Investigation Workflow
AuroraSOC uses BeeAI's AgentWorkflow to compose multi-agent investigation pipelines. Defined in aurorasoc/workflows/investigation.py, the workflow orchestrates a sequence of agents to perform complete investigations.
Pipeline Architecture
Workflow Implementation
from beeai import AgentWorkflow
class InvestigationWorkflow:
def __init__(self, factory: AuroraAgentFactory):
self.factory = factory
async def run(self, alert: Alert) -> InvestigationReport:
# Determine if CPS agents are needed
involves_cps = self._check_cps_involvement(alert)
# Build agent pipeline
agents = [
self.factory.create_security_analyst(),
self.factory.create_threat_hunter(),
]
if involves_cps:
agents.append(self.factory.create_cps_security())
agents.append(self.factory.create_incident_responder())
# Create and execute workflow
workflow = AgentWorkflow(agents=agents)
result = await workflow.run(
input=format_alert_for_investigation(alert)
)
return parse_investigation_result(result)
def _check_cps_involvement(self, alert: Alert) -> bool:
"""Check if the alert involves CPS/IoT devices."""
cps_indicators = [
alert.source in ["mqtt", "cps_sensor", "ot_monitor"],
any(d.family in DeviceFamily for d in alert.related_devices),
alert.mitre_techniques and any(
t.startswith("T08") for t in alert.mitre_techniques
), # ICS-specific MITRE techniques
]
return any(cps_indicators)
Dynamic Agent Inclusion
The workflow dynamically includes agents based on alert context:
Why dynamic inclusion? Running the CPS Security agent on purely IT alerts wastes LLM tokens and adds latency. By checking for CPS indicators first, we only invoke specialized agents when relevant.
Step-by-Step Execution
Step 1: Security Analyst (Triage)
- Reads alert metadata and raw event
- Queries SIEM for related events (15-minute window)
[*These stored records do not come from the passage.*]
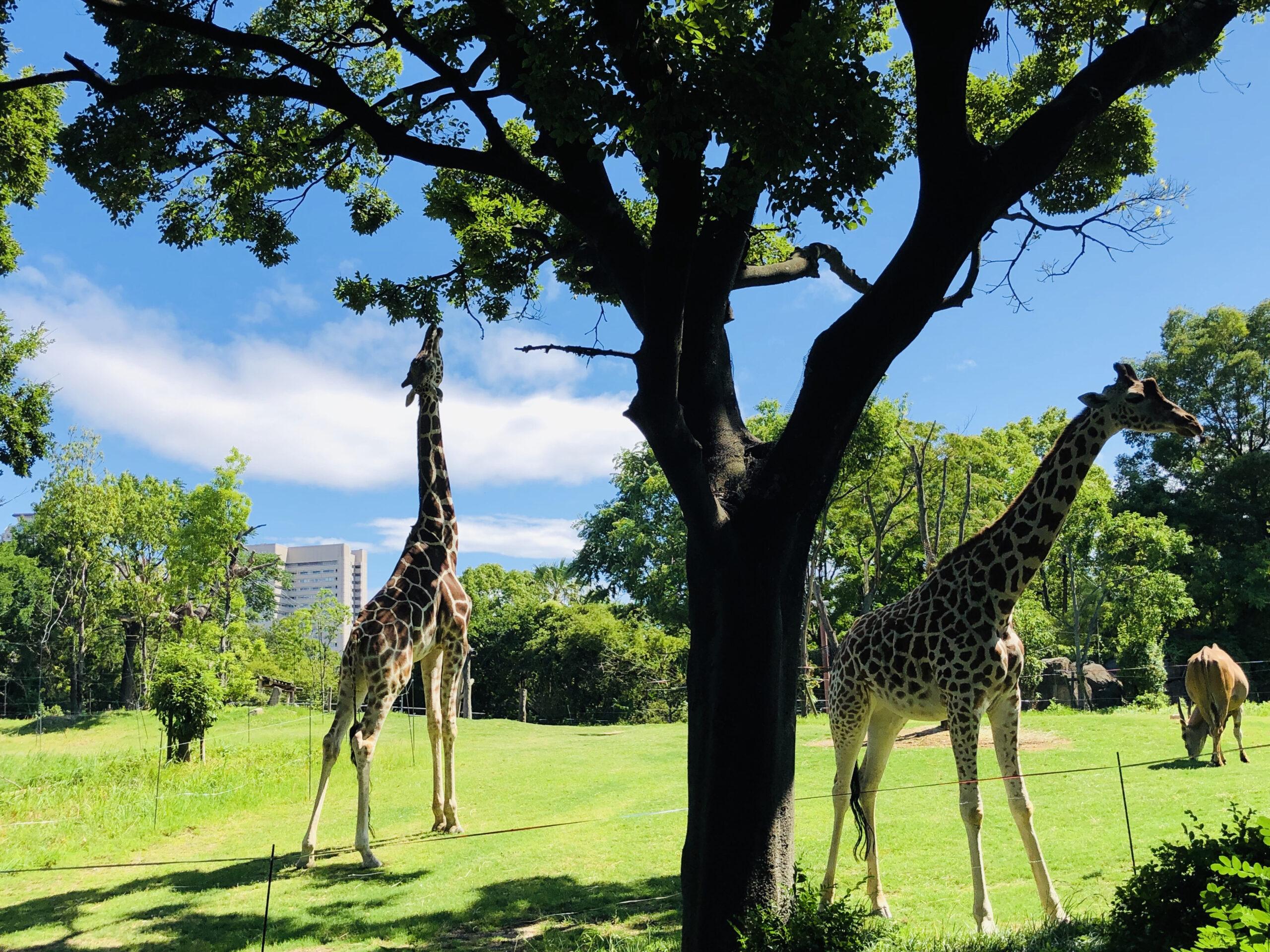 定番を押さえるなら、天王寺動物園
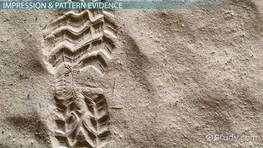 Impression & Pattern Evidence: Definition & Process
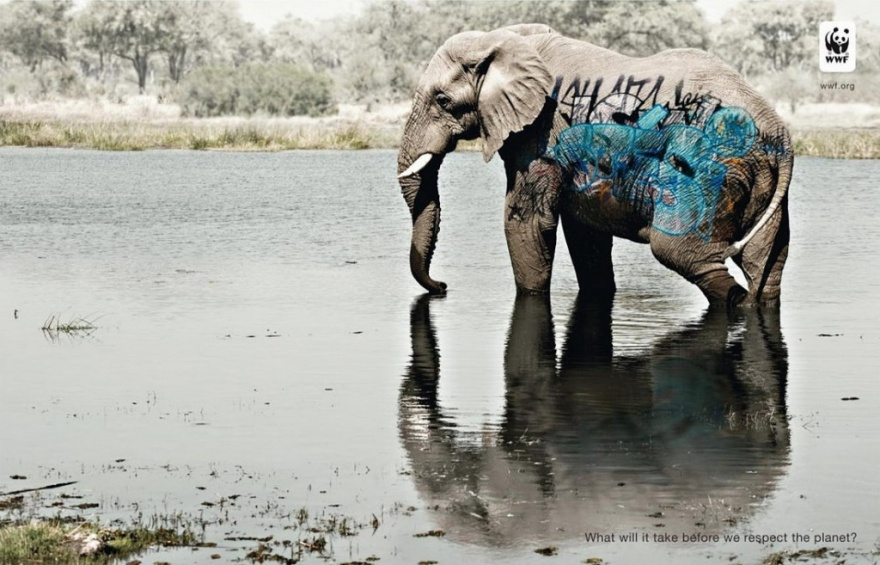 Яркие примеры социальной рекламы (30 фото)
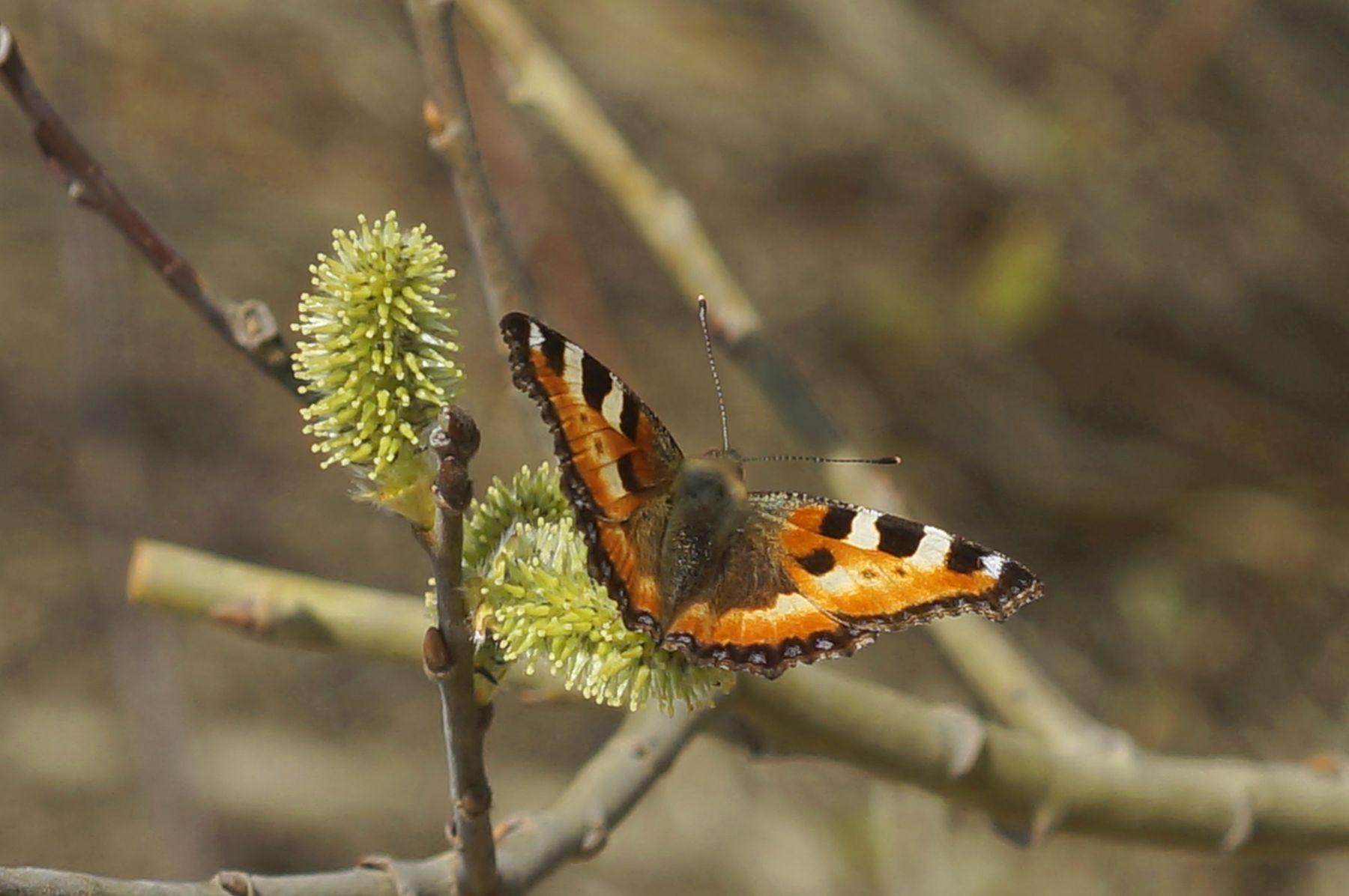 Крапивница крапивница бабочка весна верба лес
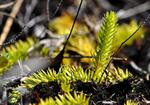 Marsh Clubmoss (Lycopodiella inundata)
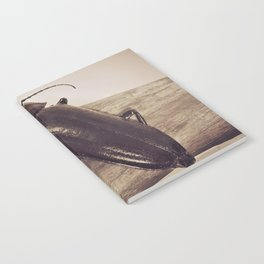 Viewpoints Notebook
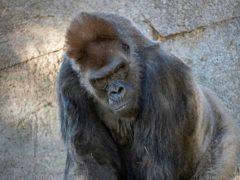Winston, a silverback gorilla, in his enclosure at the San Diego Zoo Safari Park in Escondido, California (Ken Bohn/San Diego Zoo Global via AP)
- Extracts IOCs from event data
- Maps to MITRE ATT&CK techniques
- Assigns severity assessment
- Output: Triage report with severity, IOCs, MITRE mapping
Step 2: Threat Hunter (Hunting)
- Takes triage output as input
- Searches for LOLBin usage patterns
- Checks for baseline deviations
- Looks for lateral movement indicators
- Correlates with known threat campaigns
- Output: Hunting findings with risk assessment
Step 3 (optional): CPS Security (Physical-Cyber)
- Queries CPS sensor telemetry
- Verifies firmware attestation status
- Checks for physical-cyber correlations
- Assesses industrial protocol anomalies
- Output: CPS risk assessment
Step 4: Incident Responder (Response)
- Evaluates all previous steps
- Determines required response actions
- Creates case if warranted
- Requests human approval for high-impact actions
- Triggers playbook execution if applicable
- Output: Response plan with actions taken
Data Flow Between Steps
Each step's output becomes the next step's input context:
The BeeAI AgentWorkflow automatically accumulates context:
- Each agent sees the original input plus all previous agent outputs
- This provides full investigation context without manual state management
- Memory tiers add additional context from past investigations
Error Handling
If any step fails:
- Error is logged with full context
- Workflow continues with remaining steps (best-effort)
- Final report includes error details
- Incomplete investigation flagged for human review
try:
result = await workflow.run(input=alert_context)
except AgentError as e:
logger.error(f"Investigation workflow failed at step {e.step}",
exc_info=True)
# Create case with partial results
await create_partial_case(alert, e.partial_results)
Security investigations benefit from partial results. If the Threat Hunter fails but the Security Analyst succeeded, the triage findings alone may be sufficient for an analyst to take action. Stopping entirely would lose valuable context.